▶ **Given text**
******

URL Shortner Server

What Inspired Me

The MLH PE Hackathon 2026 was built around a compelling challenge: take a URL shortener template and push it to production-grade quality by completing a series of Production Engineering quests — covering reliability, scalability, incident response, and documentation. With five non-cash prizes on the line, I set my sights on the Scalability Quest and its top prize: a Raspberry Pi 5 Starter Kit. The goal wasn't just to build something that works — it was to build something that scales.

How I Built It

Step 1 — Building the Application

I started by building out the actual URL shortener, using the automated test suite as a guide for what needed to exist. This meant implementing full CRUD endpoints for:

User management
URL operations
Event tracking

Once the core application was functional and tests were passing, I shifted focus entirely to the production engineering quests.

Step 2 — Bronze Tier (Baseline Load Test)

The first tier was straightforward: set up k6 and run a load test with 50 concurrent users, then document the results. There was no hard performance threshold to hit — just establish a baseline. I ran the test, captured the results, and moved on.

******

▶ **Data extract**

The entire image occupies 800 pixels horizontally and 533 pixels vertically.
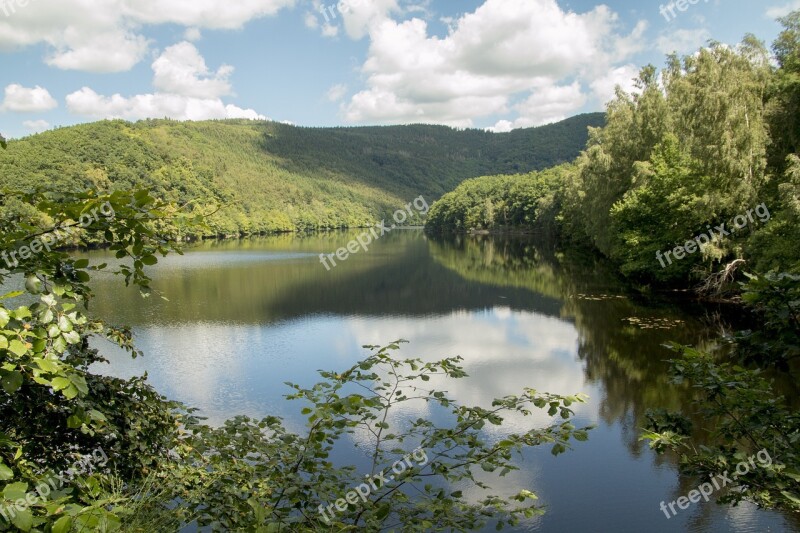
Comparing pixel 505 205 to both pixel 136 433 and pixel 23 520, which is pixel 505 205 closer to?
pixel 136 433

******

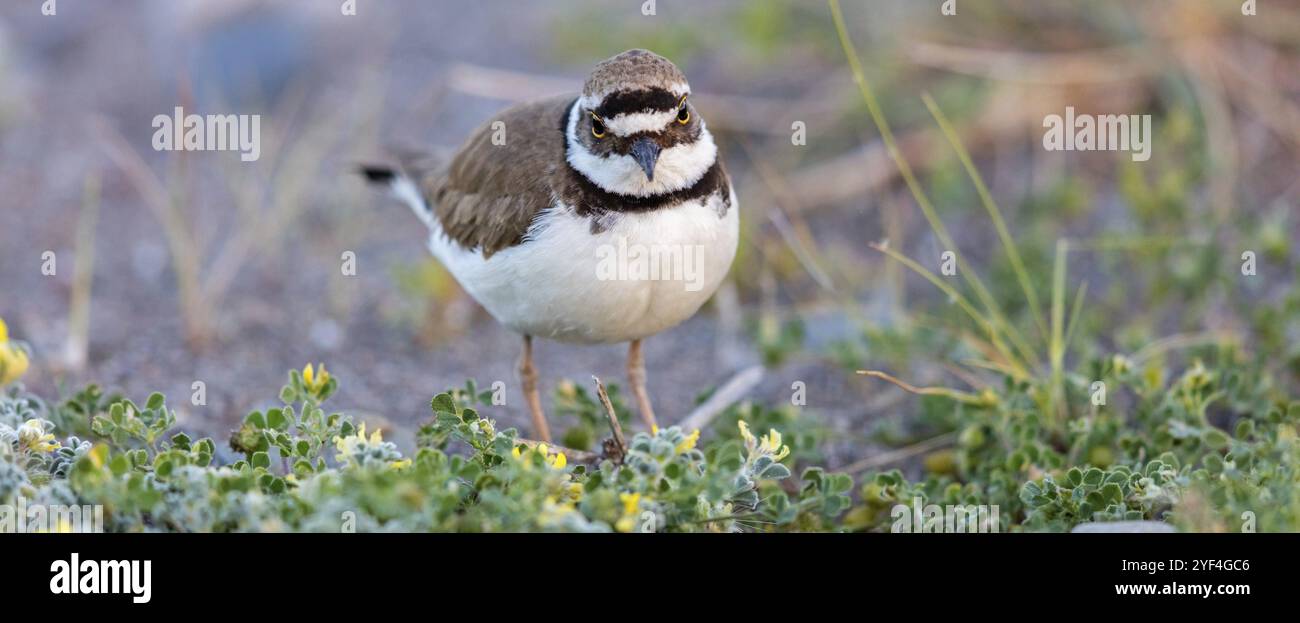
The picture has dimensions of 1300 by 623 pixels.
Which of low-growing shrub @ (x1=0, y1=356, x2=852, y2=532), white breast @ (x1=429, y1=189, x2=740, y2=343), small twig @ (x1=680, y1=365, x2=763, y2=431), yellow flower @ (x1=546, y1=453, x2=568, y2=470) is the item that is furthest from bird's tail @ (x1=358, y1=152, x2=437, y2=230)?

******

▶ **Exercise description**
Could you pick up the URL shortener hackathon write-up where it stops and keep it going? The entries above have no role here.

▶ **Result for this exercise**
Step 3 — Silver Tier (Scale-Out)

This tier raised the stakes:

Ramp up to 200 concurrent users
Run 2 instances of the app using Docker Compose
Put NGINX in front as a load balancer
Keep p95 response time under 3 seconds

I set up the multi-container architecture and got everything running — but the 3-second target was elusive. Response times were hovering around 27 seconds locally, and I started questioning whether the target was even realistic for 200 concurrent users.

Then a hypothesis formed: what if the bottleneck is the machine itself, not the code?

I had free DigitalOcean credits, so I spun up a Droplet — 4 GB RAM, 2 vCPUs — and re-ran the exact same test. The results were staggering.

$$\text{Local p95} \approx 26.6s \xrightarrow{\text{DigitalOcean Droplet}} \text{VM p95} \approx 2.57s$$

That's roughly a 9× improvement — and it confirmed the hypothesis. The local machine was the bottleneck all along. I also re-ran the 50-user bronze test on the VM:

$$\text{p95: } 2.49s \xrightarrow{\text{VM}} 0.85s$$

From this point on, all tests were run on the VM.

For the silver tier verification, I captured:

docker ps output showing 2 app containers + 1 NGINX container
A load test screenshot confirming success with 200 users under 3s p95 ✅

Step 4 — Gold Tier (Speed of Light)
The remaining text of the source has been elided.